This post is a new installment in an ongoing series by @0xfbifemboy on Uniswap liquidity pools, concentrated liquidity, and fee dynamics. It is the first of multiple posts in a subsequence which aims to focus on the characterization of toxic flow in ETH/USDC swap data and potential implementations of price discrimination or flow segmentation mechanisms.
In a prior research post, we explored the profitability of Uniswap ETH/USDC liquidity providers by calculating markouts relative to future Binance prices. As part of this analysis, we obtain a measure of PnL on a per-swap basis, which allowed us to determine the degree to which swap profitability varied according to the notional trade size.

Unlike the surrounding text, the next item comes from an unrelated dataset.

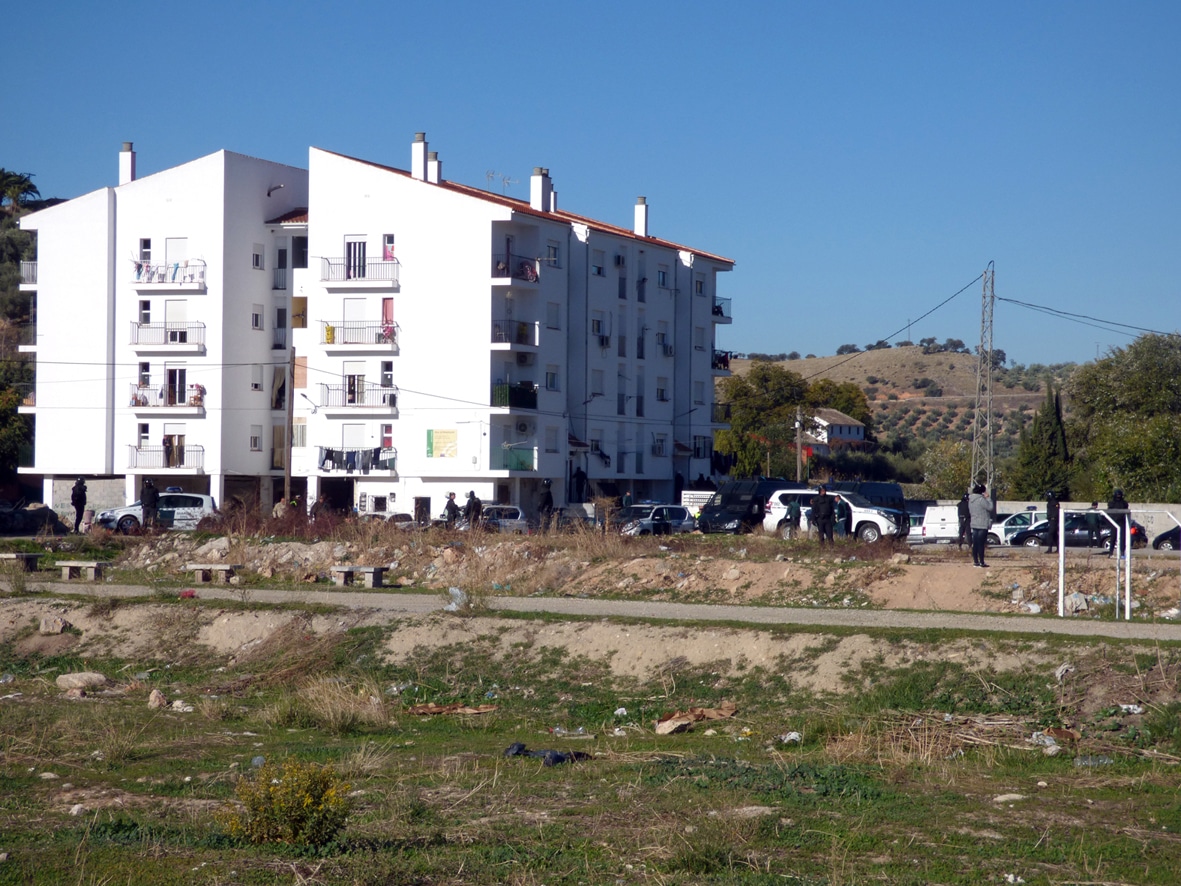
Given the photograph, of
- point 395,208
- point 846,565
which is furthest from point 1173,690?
point 395,208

In this post, we look more closely at the specific predictors of swap PnL. We are motivated by the notion of price discrimination, where an enterprising DEX might be able to “win” trade flow by charging below-market rates to non-toxic flow or, conversely, an above-market rate to toxic flow so that arbitrageurs are not able to capture as much of their profit.
Naturally, in a live setting, this is a dynamic rather than static game, and the behavior of traders will change as such measures are implemented. Nevertheless, it is still useful to perform an initial characterization of trade flows and wallets, which will give us a sense of what measures could be implemented to differentiate various sources of flow and their toxicity levels.

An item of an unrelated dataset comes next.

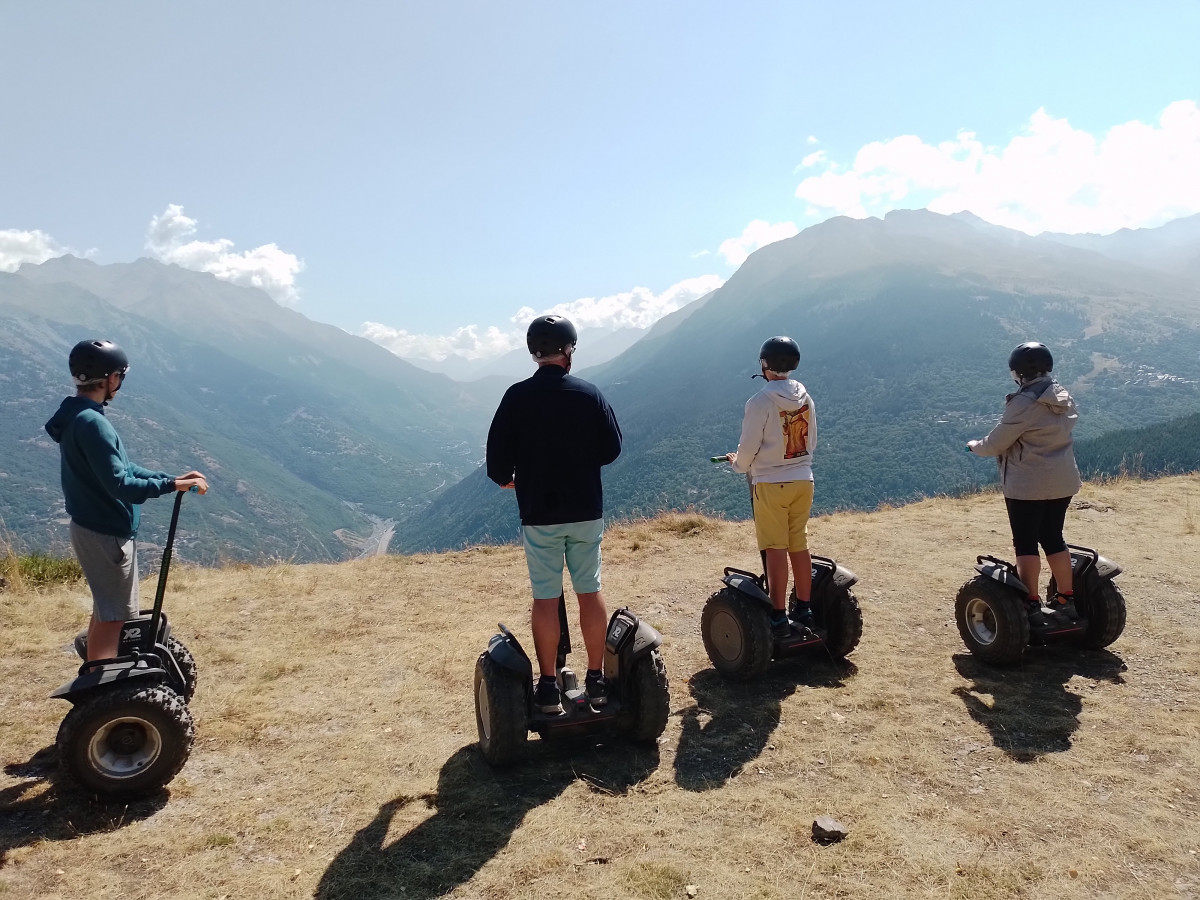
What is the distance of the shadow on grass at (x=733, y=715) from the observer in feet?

As before, we analyze the profitability of the Uniswap ETH/USDC liquidity pools, using 5-minute markout windows calculated using Binance ETH/BUSD spot data. We are (naturally) able to reproduce our initial result showing that LP PnL drops off sharply as notional swap size in USD increases:
Interestingly, notice that most of the pools’ losses come from swaps with a large notional size. Even though most notional swap sizes correspond to positive average PnL (for the pool), because it is the larger notional swap sizes that correspond to negative average PnLs, liquidity providers’ PnL ends up negative overall. (Recall here that positive PnL means that the swapper is losing money and the liquidity pool is profiting, and vice versa.)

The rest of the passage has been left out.